5. Christ, at the crucifixion, sure thought God had foresaken him.  Wouldn't that alone indicate that we feel His presence at some times more than others?  Was a perfect Christ buying into emotionalism?

As a segue into my closing thoughts this particularly response is very fitting. Our Lord Jesus did not just think he was abandoned rather He knew in fact that he was suffering the separation that we no longer must suffer. It is this very act by our Lord Jesus which insures that we never again will be forsaken, separated or find ourselves in a spiritual desert. And to bring this into consideration as it was is to demonstrate a very grave misapprehension of the scope and nature as well as the blessings and benefits of our reconciliation to God in Christ.

The concept of spiritual deserts for the believer remains built upon a non-biblical foundation. Either experiences are being elevated or the promises of God ignored and/or denied.
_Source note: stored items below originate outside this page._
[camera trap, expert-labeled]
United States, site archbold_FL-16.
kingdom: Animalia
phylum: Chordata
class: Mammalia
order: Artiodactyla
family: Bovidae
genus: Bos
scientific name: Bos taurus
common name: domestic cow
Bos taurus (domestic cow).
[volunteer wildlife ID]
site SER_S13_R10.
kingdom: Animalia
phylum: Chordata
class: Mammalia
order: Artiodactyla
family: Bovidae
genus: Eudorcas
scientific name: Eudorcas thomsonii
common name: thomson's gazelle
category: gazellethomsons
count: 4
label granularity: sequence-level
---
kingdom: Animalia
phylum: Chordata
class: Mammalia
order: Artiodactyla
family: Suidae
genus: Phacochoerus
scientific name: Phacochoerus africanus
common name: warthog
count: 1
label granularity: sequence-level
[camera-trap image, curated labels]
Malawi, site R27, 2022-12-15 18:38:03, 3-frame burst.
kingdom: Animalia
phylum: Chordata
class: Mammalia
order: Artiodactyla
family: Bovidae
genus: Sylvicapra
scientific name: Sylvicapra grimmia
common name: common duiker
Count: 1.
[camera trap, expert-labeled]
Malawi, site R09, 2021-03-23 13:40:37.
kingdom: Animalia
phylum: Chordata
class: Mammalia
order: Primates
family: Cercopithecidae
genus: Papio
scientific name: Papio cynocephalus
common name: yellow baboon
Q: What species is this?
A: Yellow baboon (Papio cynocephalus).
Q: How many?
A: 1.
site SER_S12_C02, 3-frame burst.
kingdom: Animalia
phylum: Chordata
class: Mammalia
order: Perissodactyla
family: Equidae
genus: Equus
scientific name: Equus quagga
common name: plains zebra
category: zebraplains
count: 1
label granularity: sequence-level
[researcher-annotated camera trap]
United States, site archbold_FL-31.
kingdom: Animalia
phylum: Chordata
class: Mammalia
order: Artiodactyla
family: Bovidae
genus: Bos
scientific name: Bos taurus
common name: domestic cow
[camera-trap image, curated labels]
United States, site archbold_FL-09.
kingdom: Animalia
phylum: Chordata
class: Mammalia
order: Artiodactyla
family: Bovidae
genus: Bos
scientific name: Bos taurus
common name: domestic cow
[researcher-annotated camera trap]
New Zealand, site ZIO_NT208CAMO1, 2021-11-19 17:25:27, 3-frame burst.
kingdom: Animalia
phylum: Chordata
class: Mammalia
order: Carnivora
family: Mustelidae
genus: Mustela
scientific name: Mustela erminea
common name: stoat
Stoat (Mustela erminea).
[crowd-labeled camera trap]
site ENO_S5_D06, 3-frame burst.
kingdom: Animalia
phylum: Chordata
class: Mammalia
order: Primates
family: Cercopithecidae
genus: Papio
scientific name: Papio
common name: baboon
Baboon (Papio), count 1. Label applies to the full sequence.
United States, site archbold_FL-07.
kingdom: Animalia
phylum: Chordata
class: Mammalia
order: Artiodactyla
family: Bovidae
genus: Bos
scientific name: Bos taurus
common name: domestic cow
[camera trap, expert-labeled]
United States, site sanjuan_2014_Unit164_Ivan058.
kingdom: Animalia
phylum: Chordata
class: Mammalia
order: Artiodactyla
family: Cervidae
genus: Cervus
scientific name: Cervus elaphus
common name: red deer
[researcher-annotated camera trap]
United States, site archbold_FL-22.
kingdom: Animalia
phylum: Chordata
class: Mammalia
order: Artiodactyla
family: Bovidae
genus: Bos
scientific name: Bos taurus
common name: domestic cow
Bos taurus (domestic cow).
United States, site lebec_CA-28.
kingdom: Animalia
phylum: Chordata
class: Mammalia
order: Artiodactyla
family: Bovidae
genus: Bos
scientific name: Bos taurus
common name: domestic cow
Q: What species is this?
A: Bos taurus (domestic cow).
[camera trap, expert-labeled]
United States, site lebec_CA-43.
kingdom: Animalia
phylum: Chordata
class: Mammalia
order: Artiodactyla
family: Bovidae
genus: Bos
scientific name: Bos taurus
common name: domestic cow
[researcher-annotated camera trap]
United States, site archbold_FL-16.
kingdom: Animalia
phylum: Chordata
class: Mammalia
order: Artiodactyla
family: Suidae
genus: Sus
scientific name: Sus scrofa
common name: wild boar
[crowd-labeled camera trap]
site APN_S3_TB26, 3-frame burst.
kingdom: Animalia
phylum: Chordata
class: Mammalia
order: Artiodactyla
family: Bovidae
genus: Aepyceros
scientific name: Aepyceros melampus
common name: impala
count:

I do realize people have feelings but our feelings or even our best efforts to use our human senses as detectors of the presence of God will never work. 

God has not said that he will never forsake us, that his Holy Spirit permanently indwells us, that in fact the Trinity, the Shekinah Glory, has taken up residence in us and that we are walking temples of God because can detect it through some experience and if such experiences are not present then we are in a spiritual desert. It is not just that we are not but we cannot be in spiritual deserts because this would deny the proclamations of God’s abiding presence.

Perhaps you find yourself still frustrated or still thinking about times you simply seem not to be hearing from God or sensing His direction. Again I present to you the declaration of Scripture. He speaks daily in His Word, more so God speaks any time we expose ourselves to His Word. He does not speak through emotions or experiences rather through His Word. Even our experiences are understood in light of His Word and not His Word in light of our experiences. Your experiences may be saying,  "empty", "silence", "no motivation" or "depression" and so on.  God's Word says, "I will never leave you or forsake you". Your challenge is to believe Him over yourself.

Finally, it may be you are in a season of negative discipline; even now, in your state of negative pruning God is with you. In fact who do you think is doing the pruning? But you feel bad, isolated, abandoned, and empty and so on. Okay, certainly such feelings are to be expected but what does that have to do with God’s presence? Actually nothing.  Those are your feelings, not indicators of God’s presence. God’s presence is promised by Him, not us.  We cannot be the assurance or insurance of such a promise, only He can.

Christian, you have a choice to either believe the Word of God or trust your experiences. Open your spiritual eyes and ears to the God that surrounds you, to the God that indwells you and to the God that cannot leave you and will never leave you because He has promised it so and be blessed every moment in His presence as you hear from Him in His wonderful and eternal Word preserved for us that we receive it and live by it through faith by the power of his Holy Spirit which resides in us.